• [Task]
Print, word for word, the stretch of the probability thread below that begins at the words "Calculating Probability of" and stops after "bit of work.".

• [Selected excerpt]
——

Calculating Probability of N Points on a Line Being Within Given Distance

In summary, there is an analytical solution to deal with any number of points, but it requires a bit of work.
  • #1
CoNiss
1
0
TL;DR Summary
Probability of any random n points on a line being within a given distance
Probability of any random n points on a line being within a given distance

Hi,

I am a software engineer trying to solve the following problem analytically

given a line segment in cm and n random points on it
what is the probability that the distance between any 2 consecutive points on the line is less than a given minimum distance?

For Example:
n = 10 points
lineSegment = 1000 cm
minimumDistance = 2 cm

Running a Montecarlo simulation I took the following steps:
1. generate n random points
2. sort the points by order of smaller first
3. calculate the distances between consecutive points
4. count how many distances are smaller or equal to the minimumDistance.

Link to Python Montecarlo simulation on replit:
https://replit.com/@NissimCohen/MonteCarlo1#main.py

Is there an analytical solution to deal with any n number of points?

Thanks...
 
Physics news on Phys.org
  • #2
Hello @CoNiss ,

:welcome: ##\qquad## !​

Not familiar with Python, and no statistics expert -- just curious. And intrigued by the 5/6 probability of zero instances (see below).

My reasoning:
With one randomly distributed point on a 1000 cm line, the probability that a second randomly distributed point is NOT within 2 cm is 0.996.
For 10 points there are 45 pairs and I think that the probability for zero instances is 0.99645=0.835, which is pretty close to 5/6.

For (exactly) one instance I would propose a probability of 0.99644 times 0.004 times 45 = 0.151 (the 45 for the number of pairs in 10 points)

This 0.151 is in the neighborhood of the 0.155 a run of your code found:

Code:
================
Monte Carlo Simulation: ( sample size  =  1000000 )

Results:
(10 points on a 1000 cm line segment)

0 instances:  833286
1 instances:  154916
2 instances:  11352
3 instances:  436
4 instances:  10
5 instances:  0
6 instances:  0
7 instances:  0
8 instances:  0

Probability of all distances (per sample of 10  points) being smaller than 2 cm:
1 - ( 833286  /  1000000 ) =  0.16671400000000003
================

But for two instances I haven't found a reasonable probability expression so far.

Interesting exercise, for sure !

——

• [Supplied data]
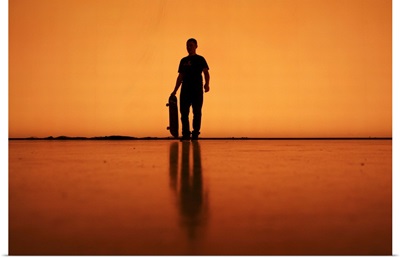 Silhouette of man with skateboard, Berlin.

——

• [Exercise output]
Calculating Probability of N Points on a Line Being Within Given Distance

In summary, there is an analytical solution to deal with any number of points, but it requires a bit of work.